Trecho do documento:
--------

Grupo Mães de Maio entrega carta a Dilma nesta quarta-feira

Criado por parentes de assassinados após ataques do PCC, grupo quer medidas contra a violência

Bruno Paes Manso, O Estado de S. Paulo,

24 Julho 2012 | 22h33

SÃO PAULO - O grupo Mães de Maio, criado em 2006 por parentes de jovens assassinados após ataques do Primeiro Comando da Capital (PCC) em São Paulo, em maio de 2006, vai protocolar hoje, em Brasília carta à presidente Dilma Rousseff cobrando medidas que, há seis anos, não saem do papel - nos âmbitos estadual e federal. Elas acusam integrantes da polícia militar paulista como responsáveis pela morte de parte deles. "Como nada foi feito, a violência volta a se repetir. A falta de ação provoca a sensação de impunidade", diz Débora Maria da Silva, coordenadora do grupo.

--------

[Dados coletados]
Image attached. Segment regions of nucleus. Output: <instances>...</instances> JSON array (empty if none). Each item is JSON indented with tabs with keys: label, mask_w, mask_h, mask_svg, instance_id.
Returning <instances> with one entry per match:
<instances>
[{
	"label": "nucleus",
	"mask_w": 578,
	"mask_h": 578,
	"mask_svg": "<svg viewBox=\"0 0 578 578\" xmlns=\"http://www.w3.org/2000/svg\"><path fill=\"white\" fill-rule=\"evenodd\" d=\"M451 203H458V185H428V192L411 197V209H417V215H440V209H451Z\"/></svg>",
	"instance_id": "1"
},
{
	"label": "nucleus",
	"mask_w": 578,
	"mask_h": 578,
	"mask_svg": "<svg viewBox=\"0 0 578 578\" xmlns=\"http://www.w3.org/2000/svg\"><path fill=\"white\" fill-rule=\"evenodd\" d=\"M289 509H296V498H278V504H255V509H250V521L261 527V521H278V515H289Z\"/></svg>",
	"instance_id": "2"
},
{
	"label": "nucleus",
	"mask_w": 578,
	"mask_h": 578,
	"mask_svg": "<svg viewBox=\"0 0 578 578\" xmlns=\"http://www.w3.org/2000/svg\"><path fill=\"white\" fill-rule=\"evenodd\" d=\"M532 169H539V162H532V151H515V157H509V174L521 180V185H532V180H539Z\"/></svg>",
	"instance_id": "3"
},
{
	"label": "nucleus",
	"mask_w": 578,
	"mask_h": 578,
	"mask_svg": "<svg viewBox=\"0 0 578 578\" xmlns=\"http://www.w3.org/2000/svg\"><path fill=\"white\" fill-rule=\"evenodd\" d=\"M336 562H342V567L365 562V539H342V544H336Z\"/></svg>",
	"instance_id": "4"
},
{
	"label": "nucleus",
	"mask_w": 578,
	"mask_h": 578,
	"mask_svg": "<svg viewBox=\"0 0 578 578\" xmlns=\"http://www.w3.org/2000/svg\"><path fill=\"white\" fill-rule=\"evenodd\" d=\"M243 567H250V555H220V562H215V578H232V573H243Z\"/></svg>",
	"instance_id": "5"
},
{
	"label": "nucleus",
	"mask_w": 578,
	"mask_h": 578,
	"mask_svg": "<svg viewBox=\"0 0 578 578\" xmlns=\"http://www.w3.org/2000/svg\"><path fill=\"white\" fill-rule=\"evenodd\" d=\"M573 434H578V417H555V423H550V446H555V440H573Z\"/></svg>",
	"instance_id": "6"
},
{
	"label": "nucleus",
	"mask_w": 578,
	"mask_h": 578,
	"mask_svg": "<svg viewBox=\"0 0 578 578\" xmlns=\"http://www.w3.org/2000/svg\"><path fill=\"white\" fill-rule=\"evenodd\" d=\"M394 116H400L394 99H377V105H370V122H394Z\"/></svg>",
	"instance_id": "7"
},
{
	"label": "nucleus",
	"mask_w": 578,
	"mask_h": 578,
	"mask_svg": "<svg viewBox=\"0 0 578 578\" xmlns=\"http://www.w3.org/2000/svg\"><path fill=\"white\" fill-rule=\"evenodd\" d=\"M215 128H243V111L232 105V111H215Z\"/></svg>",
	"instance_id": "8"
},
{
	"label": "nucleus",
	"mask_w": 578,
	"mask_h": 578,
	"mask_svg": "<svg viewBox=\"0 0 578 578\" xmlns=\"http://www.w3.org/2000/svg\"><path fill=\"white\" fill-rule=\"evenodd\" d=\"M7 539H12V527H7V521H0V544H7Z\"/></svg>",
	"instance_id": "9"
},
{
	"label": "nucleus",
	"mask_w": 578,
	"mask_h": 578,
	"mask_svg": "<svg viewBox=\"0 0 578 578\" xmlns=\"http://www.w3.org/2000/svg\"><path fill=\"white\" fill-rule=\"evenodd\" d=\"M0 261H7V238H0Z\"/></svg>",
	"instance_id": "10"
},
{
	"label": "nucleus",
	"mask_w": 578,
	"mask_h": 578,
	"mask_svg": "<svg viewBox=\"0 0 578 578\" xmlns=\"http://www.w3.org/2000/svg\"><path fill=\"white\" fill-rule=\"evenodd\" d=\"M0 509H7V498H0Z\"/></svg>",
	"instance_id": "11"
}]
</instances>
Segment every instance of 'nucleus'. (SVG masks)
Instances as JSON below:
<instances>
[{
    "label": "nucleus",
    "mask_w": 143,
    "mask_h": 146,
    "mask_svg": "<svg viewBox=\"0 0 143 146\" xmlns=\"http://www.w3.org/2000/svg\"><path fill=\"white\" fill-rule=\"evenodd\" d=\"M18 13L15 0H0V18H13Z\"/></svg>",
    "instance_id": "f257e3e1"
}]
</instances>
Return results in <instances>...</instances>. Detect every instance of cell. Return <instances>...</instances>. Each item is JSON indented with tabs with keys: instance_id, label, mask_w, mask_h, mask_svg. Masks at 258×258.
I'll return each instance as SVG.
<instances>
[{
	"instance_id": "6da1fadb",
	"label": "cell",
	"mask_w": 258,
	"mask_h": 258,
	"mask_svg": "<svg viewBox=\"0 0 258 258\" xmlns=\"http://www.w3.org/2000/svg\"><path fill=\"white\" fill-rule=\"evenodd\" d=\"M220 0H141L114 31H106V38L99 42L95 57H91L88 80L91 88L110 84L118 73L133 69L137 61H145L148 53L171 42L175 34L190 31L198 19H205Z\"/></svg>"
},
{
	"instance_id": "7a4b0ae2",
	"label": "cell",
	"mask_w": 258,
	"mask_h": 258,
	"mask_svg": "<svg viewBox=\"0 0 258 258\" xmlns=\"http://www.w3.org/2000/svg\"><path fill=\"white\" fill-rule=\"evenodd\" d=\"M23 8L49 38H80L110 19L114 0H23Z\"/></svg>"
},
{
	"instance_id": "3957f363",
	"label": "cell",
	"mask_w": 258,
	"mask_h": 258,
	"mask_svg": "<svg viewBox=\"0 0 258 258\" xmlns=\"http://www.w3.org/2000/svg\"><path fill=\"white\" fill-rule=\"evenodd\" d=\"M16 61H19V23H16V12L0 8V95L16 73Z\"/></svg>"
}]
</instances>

--------

Tarefas do exercício:
**A)** Traduza para o inglês a frase "Como nada foi feito, a violência volta a se repetir.", que aparece na notícia sobre o grupo Mães de Maio.
**B)** Retome a notícia sobre o grupo Mães de Maio, escrevendo o que viria logo após a última frase apresentada.
A listagem não tem nenhum papel nesta atividade.

Respostas esperadas:
**A)** Since nothing was done, the violence is happening again.

**B)**
Entre as demandas, estão o acompanhamento federal jurídico e político do crescimento da violência no Estado; parecer sobre pedido de federalização dos chamados crimes de maio de 2006, quando 493 pessoas morreram a bala em uma semana, após os ataques do PCC; abolição dos registros de casos de "resistência seguida de morte" nos inquéritos policiais, tidos como inconstitucionais e a criação de uma Comissão da Verdade para crimes policiais praticados na democracia.